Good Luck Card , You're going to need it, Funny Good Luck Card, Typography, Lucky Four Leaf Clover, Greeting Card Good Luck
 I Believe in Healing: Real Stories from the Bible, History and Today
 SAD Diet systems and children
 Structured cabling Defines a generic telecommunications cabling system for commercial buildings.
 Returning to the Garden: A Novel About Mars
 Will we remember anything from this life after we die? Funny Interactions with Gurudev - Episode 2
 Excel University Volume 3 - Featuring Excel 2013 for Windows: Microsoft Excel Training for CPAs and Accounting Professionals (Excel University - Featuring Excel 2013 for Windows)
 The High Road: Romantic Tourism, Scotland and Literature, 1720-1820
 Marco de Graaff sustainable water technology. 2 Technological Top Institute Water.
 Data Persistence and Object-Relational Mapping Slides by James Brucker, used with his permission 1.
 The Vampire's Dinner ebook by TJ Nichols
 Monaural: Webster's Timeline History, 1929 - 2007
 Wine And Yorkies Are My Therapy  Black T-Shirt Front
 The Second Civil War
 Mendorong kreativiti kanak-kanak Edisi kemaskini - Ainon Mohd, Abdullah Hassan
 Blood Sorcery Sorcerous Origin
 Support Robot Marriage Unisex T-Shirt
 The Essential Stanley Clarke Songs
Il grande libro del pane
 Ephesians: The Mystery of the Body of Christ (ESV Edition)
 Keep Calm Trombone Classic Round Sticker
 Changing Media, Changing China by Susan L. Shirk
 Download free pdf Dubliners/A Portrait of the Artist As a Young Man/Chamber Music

══════

> **YOUR TASK**: In which lines of the material above does the string "History" occur? Copy them all.

> **RESULT FOR THIS TASK**:
 I Believe in Healing: Real Stories from the Bible, History and Today
 Monaural: Webster's Timeline History, 1929 - 2007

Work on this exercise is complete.